● **EXERCISE**: Please render the entries as a JSON list of strings, one per line with blank lines omitted, covering the line that contains "How far from the optical center is [271,156]?" through the end of the entries, inclusive. Leave the pictures out of the list.

START RECORDS SHOWN

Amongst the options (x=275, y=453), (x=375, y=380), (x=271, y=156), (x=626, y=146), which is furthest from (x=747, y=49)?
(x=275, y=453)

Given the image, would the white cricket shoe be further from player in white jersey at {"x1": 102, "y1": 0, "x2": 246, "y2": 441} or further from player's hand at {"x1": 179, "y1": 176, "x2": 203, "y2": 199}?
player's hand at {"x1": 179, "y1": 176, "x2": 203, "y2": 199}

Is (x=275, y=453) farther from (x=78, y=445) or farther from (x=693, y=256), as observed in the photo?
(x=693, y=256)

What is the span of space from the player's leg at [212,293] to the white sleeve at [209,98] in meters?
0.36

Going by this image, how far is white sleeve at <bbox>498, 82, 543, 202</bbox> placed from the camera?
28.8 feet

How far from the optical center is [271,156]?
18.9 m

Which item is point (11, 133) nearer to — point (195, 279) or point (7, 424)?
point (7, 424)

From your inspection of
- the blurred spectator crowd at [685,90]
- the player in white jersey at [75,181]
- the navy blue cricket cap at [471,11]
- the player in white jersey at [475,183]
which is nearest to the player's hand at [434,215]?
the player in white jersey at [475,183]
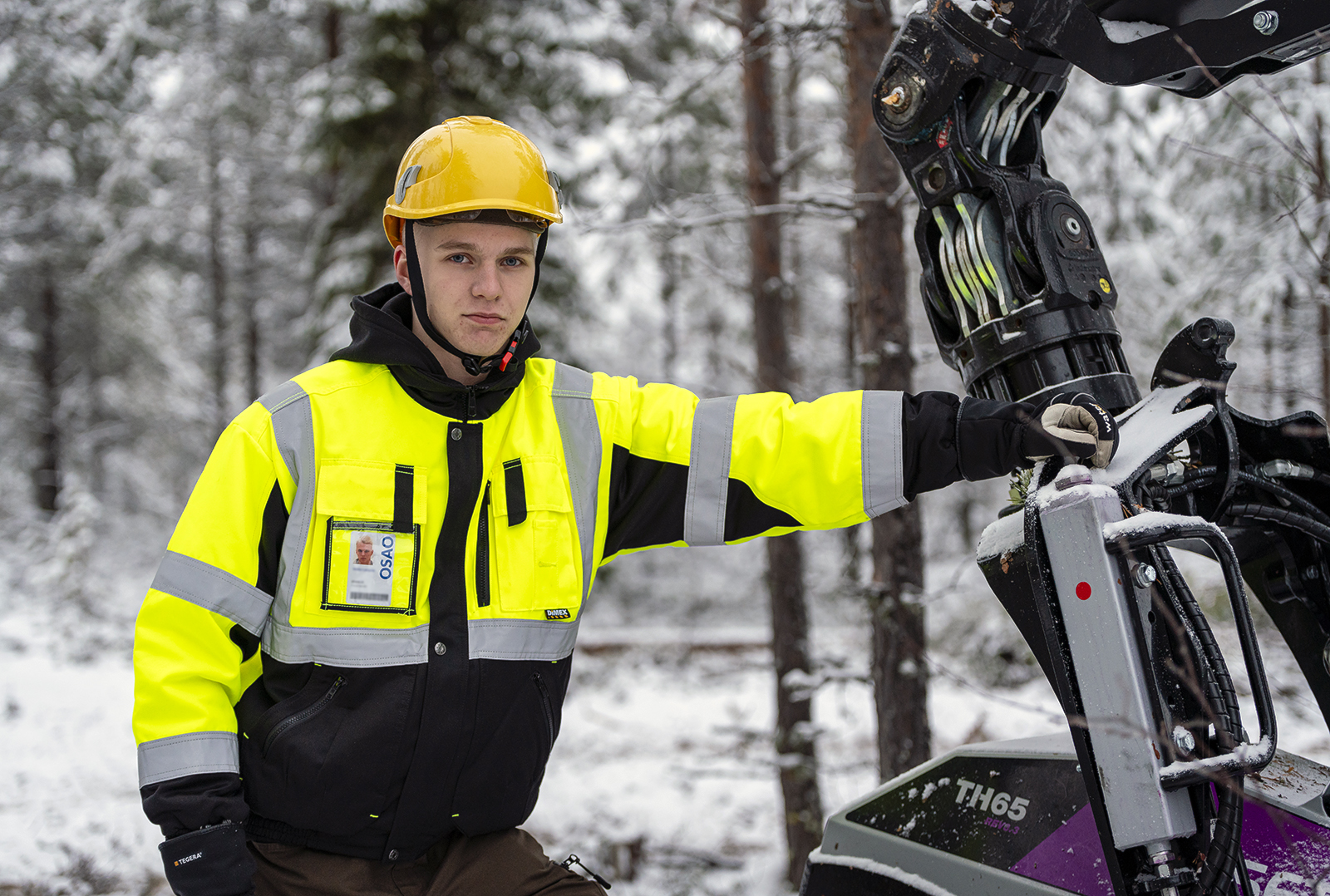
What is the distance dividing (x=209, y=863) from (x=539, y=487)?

END RECORDS SHOWN

● **PROBLEM SOLUTION**:
[
  "How far from the optical center is [271,156]?",
  "18.9 m",
  "Which item is point (11, 133) nearer to — point (195, 279) or point (7, 424)?",
  "point (7, 424)",
  "From your inspection of",
  "- the blurred spectator crowd at [685,90]",
  "- the player in white jersey at [75,181]",
  "- the navy blue cricket cap at [471,11]",
  "- the player in white jersey at [475,183]",
  "which is nearest to the player's hand at [434,215]?",
  "the player in white jersey at [475,183]",
  "What is the distance dividing (x=209, y=863) from (x=539, y=487)?"
]